Halkların Eşitlik ve Demokrasi Partisi (DEM Parti) Eş Genel Başkanı Tülay Hatimoğulları, Meclis’te partisinin haftalık grup toplantısında gündemdeki gelişmeleri değerlendirdi. Tülay Hatimoğulları, Çerkez Soykırımı’nın yıl dönümüne işaret ederek, zorla sürgün edilen ve yaşamını yitiren binlerce Çerkes’i andı. Tülay Hatimoğulları, soykırıma dair “yüzleşme” çağrısında bulundu. Cumartesi Anneleri’nin mücadelesine de değinen Tülay Hatimoğulları, “Bu adalet yolundan asla dönmeyeceğiz” dedi.
“EŞSİZ BİR FIRSAT”
Kürt Halk Önderi Abdullah Öcalan’ın 27 Şubat’ta yaptığı “Barış ve Demokratik Toplum Çağrısı”na dikkati çeken Tülay Hatimoğulları, “Yaptığı çağrı; bir yüz yıl açısından değerlendirdiğimizde asrın çağrısıdır. Tarihin çok önemli bir sayfasıdır. Bu çağrı, ülkemizde 50 yıllık çatışmayı bitirmek için eşsiz bir fırsattır. PKK, 12 Mayıs tarihinde kongre kararını duyurarak bir devri kapatıp yeni bir çağı açtığını açıkladı” diye konuştu.
Tülay Hatimoğulları, şunları söyledi: “PKK’nin 12 Mayıs açıklaması da bir milattır. Demokratikleşme ve barış ortamı için alınmış en önemli karardır. Bu, bütün Türkiye halkları ve Ortadoğu halkları için de büyük bir şanstır. Şimdi herkes merakla elbette şu soruları soruyor; Bizler, yaptığımız halk toplantılarında, ziyaret ettiğimiz kurumlardan ve partilerden bu soruları duyuyoruz. Neydi bu sorular? Türkiye’de demokrasi nasıl gelişecek? Kürtlerin hakkı ve hukuku ne olacak? Bütün kimlikler ve inançlar nasıl eşit ve özgürce yaşayacak? Bu soruları yanıtını bulmak elbette çözümün kendisidir.

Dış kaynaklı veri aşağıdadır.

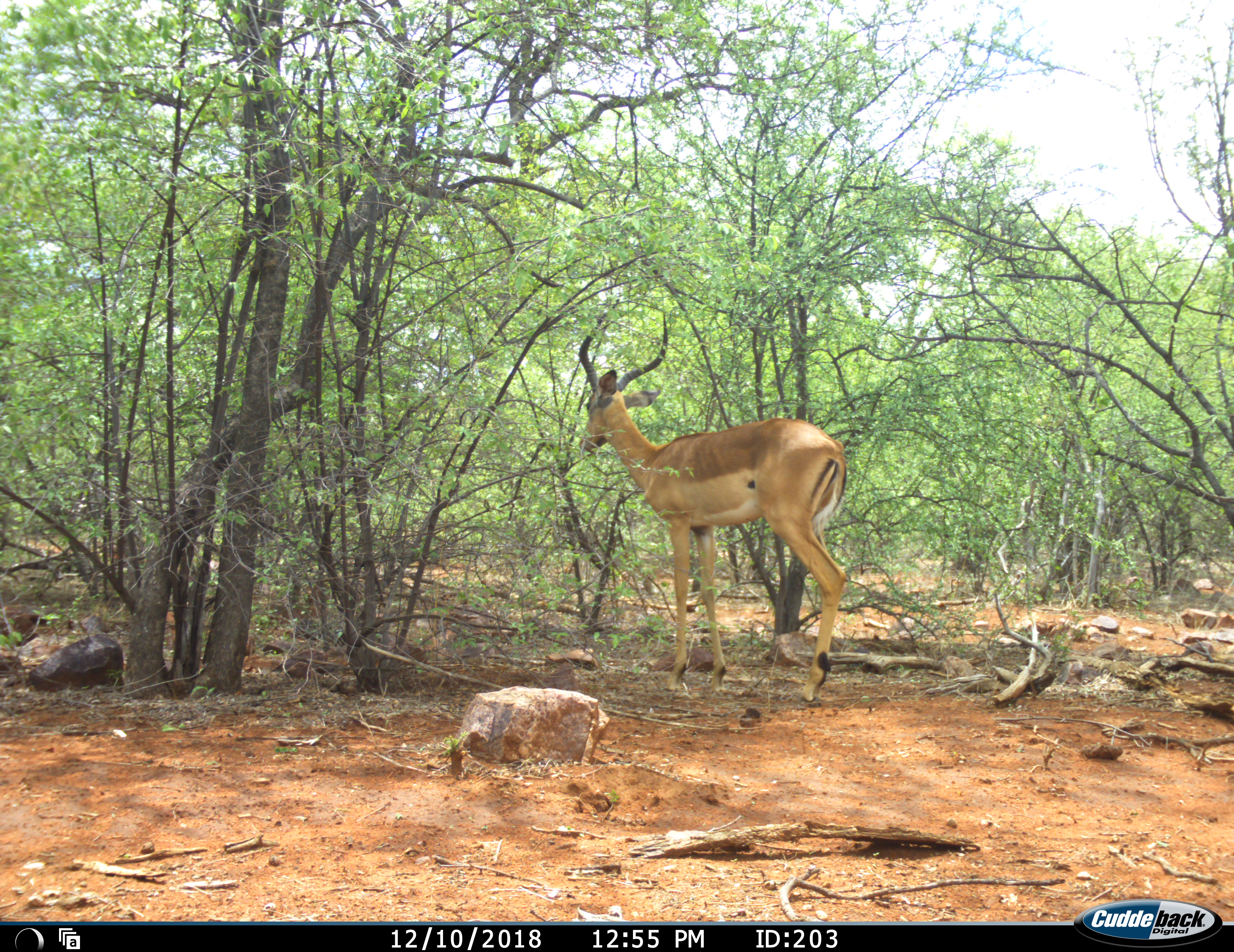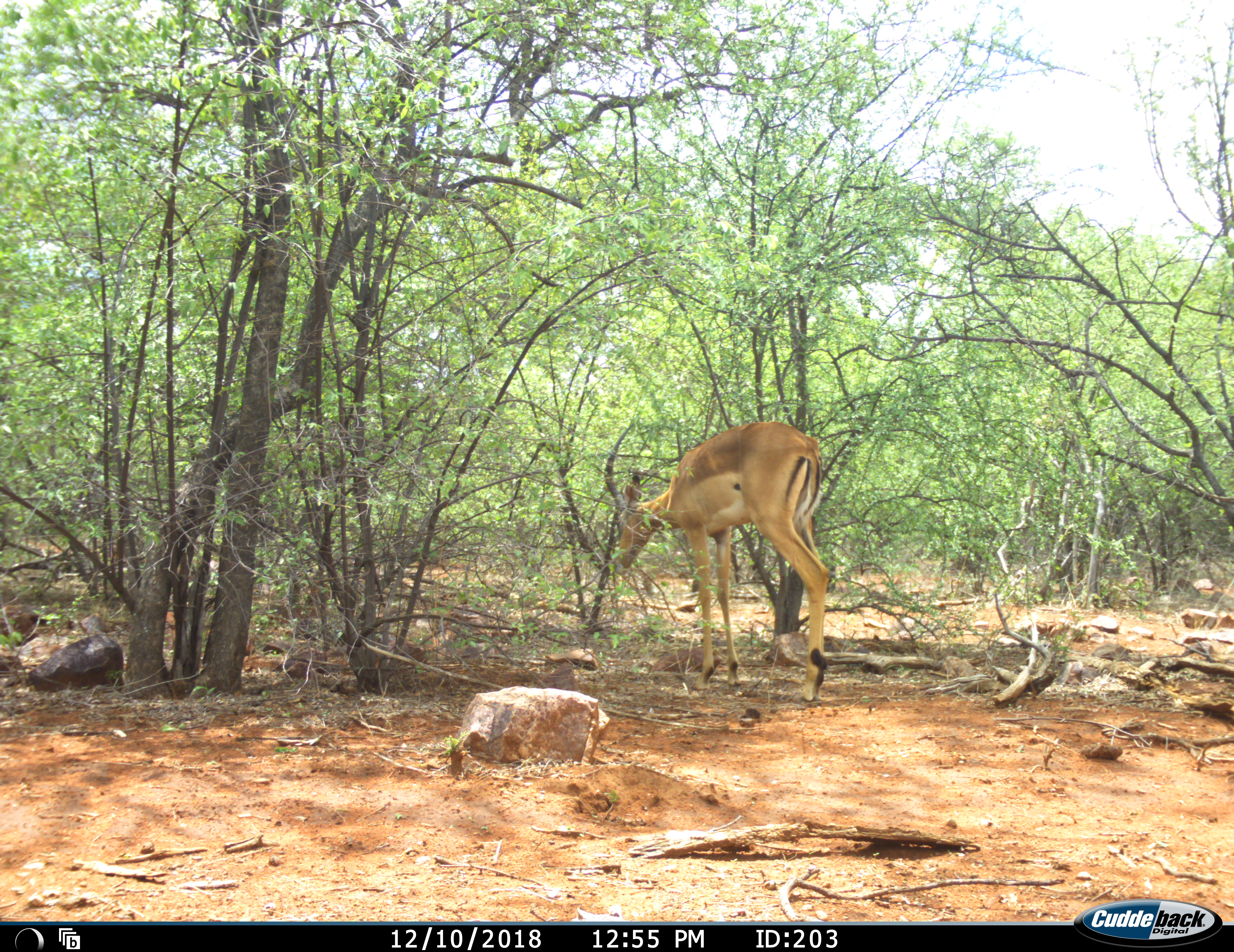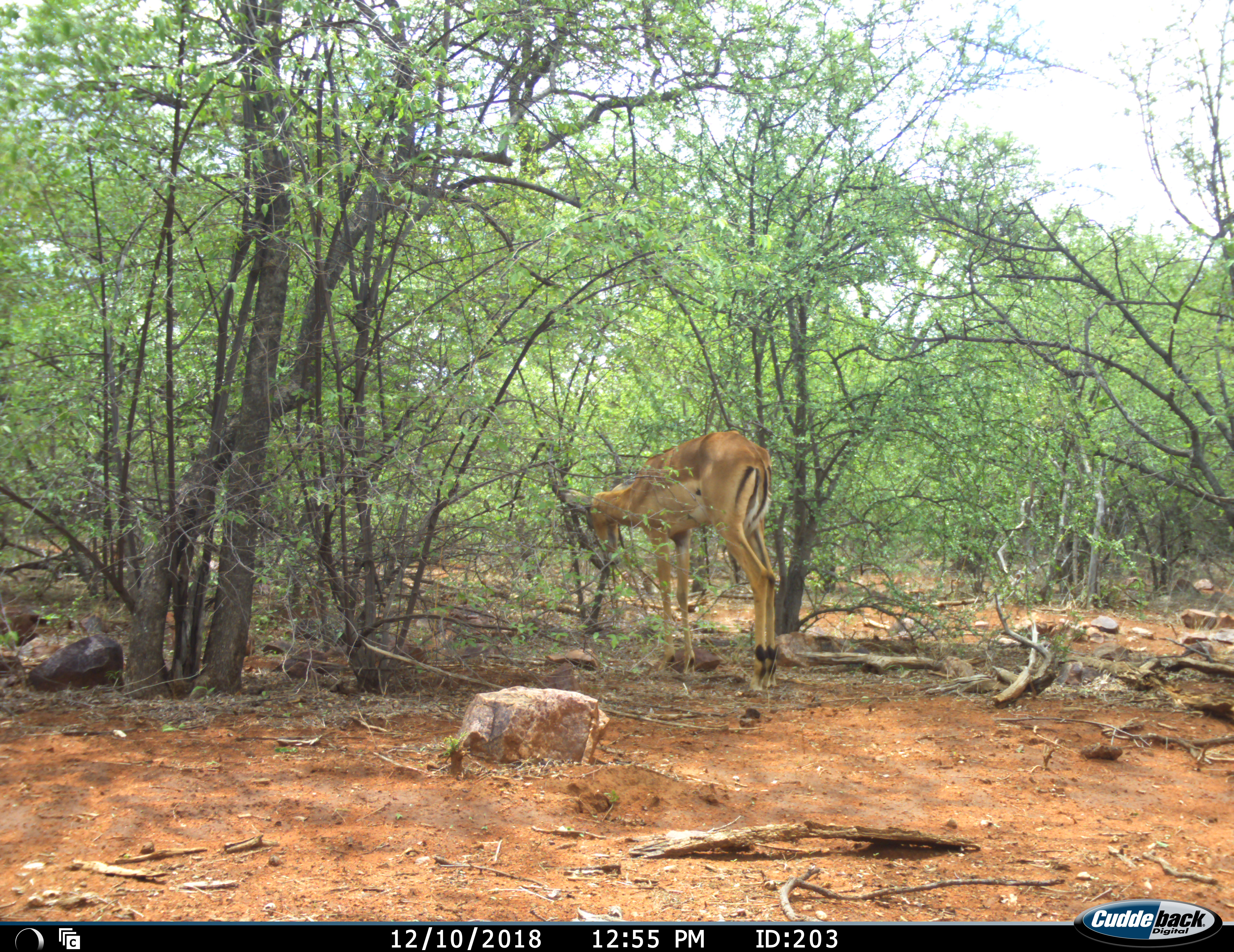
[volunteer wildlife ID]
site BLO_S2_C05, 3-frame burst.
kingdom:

ADIMLAR İÇİN HERHANGİ BİR ENGEL KALMADI
Bunu bulabilmek için daha fazla ortak paydada yan yana gelmeye ihtiyacımız var. Çözümün, barışın ve demokrasinin kapısını ardına kadar açarsak; biz bu soruların yanıtını bulmuş oluruz. Şiddet ve çatışma gerekçesi ile ertelenen adımlar için artık herhangi bir engel kalmamıştır. Bakın 86 milyon yurttaşımızın geleceği için hükümetin pratik adımları atması, artık tarihi bir anlam taşımaktadır. Hukuki, siyasi, kültürel adımlar atılmalıdır. Türkiye klasik güvenlikçi aklın kelepçesinden mutlaka ama mutlaka kurtulmalıdır. İşte şimdi onurlu bir barışı hep birlikte inşa etmenin vaktidir. Yarım asırdır şiddet ve kanla yazılan sayfaları kapatmanın tam da vaktidir.
DEMOKRATİK CUMHURİYETİN TAM VAKTİ
Ortak vatanda, eşit yaşamı inşa etme ve Demokratik Cumhuriyet ile taçlandırmanın tam vaktidir. Bu ülkenin her köşesinde, her dağında ve ovasında adalet ve özgürlük için barışın bembeyaz sayfasını, özgürlüğün masmavi mürekkebiyle yazmanın tam vaktidir. Kaybedecek vakit yok. Vakit barışın vaktidir. Vakit demokrasinin vaktidir. Vakit adaletin vaktidir.”